As the howling in my head intensified, my voice grew quiet as I silently simmered in resentment.
My frustration bubbled over as I spoke to a friend about an upsetting personal situation. I was raw, angry, and trying to work through my emotions—except I couldn’t speak more than a sentence or two without the constant interruptions that pushed me over the edge.
“Why don’t you…(fill in unsolicited advice here).”
It happened one too many times, and I snapped. I couldn’t f*cking take it anymore.
The thing is, receiving unsolicited advice happens all the time, and I always find it challenging. I know they’re trying to help, which is why I stayed silent in the past—I didn’t want to seem like an ungrateful asshole. But the truth is, I wasn’t interested—I just needed to vent and share. If I wanted advice, I would have asked for it.
As was often the case, a good conversation turned sideways—leaving me feeling worse than when I began. I wouldn’t get to share my story, but I would get the unwanted advice— and the conflict I was attempting to share would be compounded with a new one.
As the conversation ended, I wondered why the f*ck people do this. Don’t they know it’s not helpful? Do they have any idea what they’re doing? But that not-so-little voice in my head spoke up and put me in my place.
The truth is, I am one of those people too.
I’ve given unsolicited advice for most of my life. And I’ll blame it on the rescuing and people-pleasing of my codependency. Quick with a solution, I’ve interrupted and hijacked more conversations than I care to remember—and I’ve only recently begun to realize how often I’ve done it.
Like most of us, my intentions are noble—I really do want to help. But as it turns out, it’s not supposed to be about me—most of the time people don’t want help. They want a safe, nonjudgmental place to share the visceral pain they’re feeling, with all the accompanying drama, anger, and assorted raw emotions that spill out.
They don’t need advice—they need us to STFU and listen.
While many of us are naturally good at this type of communication, I’m not one of them. And for those of us who aren’t, it’s a frustrating dynamic that can ruin conversations and damage friendships.
I discovered a quote by Thich Nhat Hanh that clarified this dynamic for me:
“Do your best to practice compassionate listening. Do not listen for the sole purpose of judging, criticizing, or analyzing. Listen only to help the other person express himself and find some relief from suffering.”
As soon as I read it, I knew it would have a profound effect on the way I communicate.
The concept of listening for the sole purpose of helping someone find relief was new to me—but it instantly made so much sense. After all, isn’t that what we all want when we’re suffering?

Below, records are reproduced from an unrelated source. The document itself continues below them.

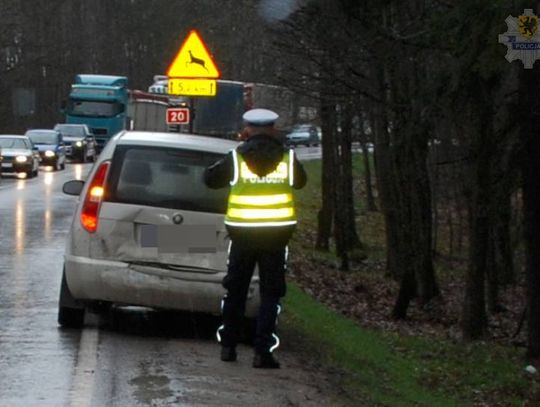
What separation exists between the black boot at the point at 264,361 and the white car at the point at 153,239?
0.89m

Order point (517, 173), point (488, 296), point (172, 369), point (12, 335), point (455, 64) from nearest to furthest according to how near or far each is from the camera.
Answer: point (172, 369), point (12, 335), point (455, 64), point (517, 173), point (488, 296)

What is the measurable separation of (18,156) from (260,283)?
3635 centimetres

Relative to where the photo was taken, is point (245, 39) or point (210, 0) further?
point (210, 0)

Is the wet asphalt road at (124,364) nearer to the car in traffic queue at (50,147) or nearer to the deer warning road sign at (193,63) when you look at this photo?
the deer warning road sign at (193,63)

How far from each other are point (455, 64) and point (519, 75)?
102 centimetres

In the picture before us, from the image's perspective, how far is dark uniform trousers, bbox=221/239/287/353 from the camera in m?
10.2

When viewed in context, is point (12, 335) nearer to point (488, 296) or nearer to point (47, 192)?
point (488, 296)

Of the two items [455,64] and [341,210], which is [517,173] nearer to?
[455,64]

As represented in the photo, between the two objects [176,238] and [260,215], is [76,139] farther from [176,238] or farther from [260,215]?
[260,215]

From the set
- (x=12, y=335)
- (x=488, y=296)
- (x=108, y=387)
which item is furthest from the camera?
(x=488, y=296)

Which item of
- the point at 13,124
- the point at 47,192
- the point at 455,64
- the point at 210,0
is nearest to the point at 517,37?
the point at 455,64

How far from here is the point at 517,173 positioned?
14.8 m

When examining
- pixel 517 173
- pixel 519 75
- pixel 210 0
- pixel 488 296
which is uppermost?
pixel 210 0

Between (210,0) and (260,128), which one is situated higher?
(210,0)
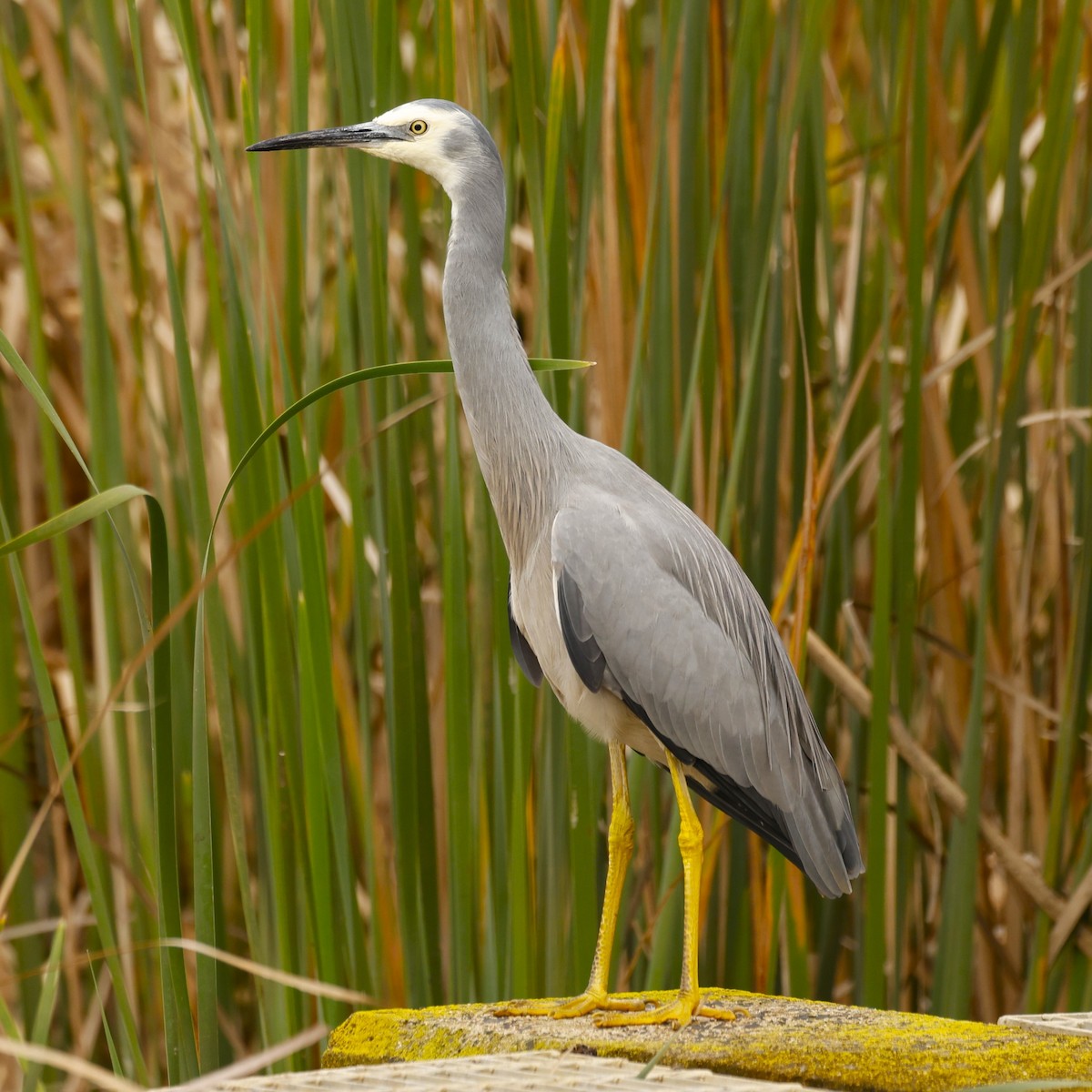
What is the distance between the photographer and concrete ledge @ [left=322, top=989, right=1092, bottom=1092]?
1.19 m

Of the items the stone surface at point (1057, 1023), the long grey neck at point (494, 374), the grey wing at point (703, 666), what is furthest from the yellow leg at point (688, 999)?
the long grey neck at point (494, 374)

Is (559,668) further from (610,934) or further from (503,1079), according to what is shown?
(503,1079)

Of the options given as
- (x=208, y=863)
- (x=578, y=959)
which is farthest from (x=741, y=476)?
(x=208, y=863)

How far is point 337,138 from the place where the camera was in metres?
1.47

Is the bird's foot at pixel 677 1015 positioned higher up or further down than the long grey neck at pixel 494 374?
further down

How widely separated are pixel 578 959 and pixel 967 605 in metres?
0.97

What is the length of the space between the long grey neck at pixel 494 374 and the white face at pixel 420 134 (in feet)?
0.17

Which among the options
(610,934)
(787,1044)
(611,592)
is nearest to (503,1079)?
(787,1044)

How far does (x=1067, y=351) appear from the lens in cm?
249

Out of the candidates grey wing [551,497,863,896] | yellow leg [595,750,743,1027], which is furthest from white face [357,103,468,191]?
yellow leg [595,750,743,1027]

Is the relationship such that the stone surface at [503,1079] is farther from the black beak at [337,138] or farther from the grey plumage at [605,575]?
the black beak at [337,138]

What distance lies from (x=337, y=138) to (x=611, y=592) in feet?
1.87

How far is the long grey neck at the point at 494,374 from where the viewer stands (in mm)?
1555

But we go wrong when we make it about ourselves. We feel better knowing we tried to help, showing that we care. And often we’re trying to ease our own discomfort as much as the other person’s. It’s hard to sit with pain and suffering, even when it’s someone else’s.
Despite our good intentions, we end up giving someone what we think they need—as if we know better—or even what we need ourselves. It all goes to hell when we offer advice in a way that can feel selfish or presumptuous, but not helpful.
Compassionate listening is one of the greatest gifts we can give to someone who’s suffering.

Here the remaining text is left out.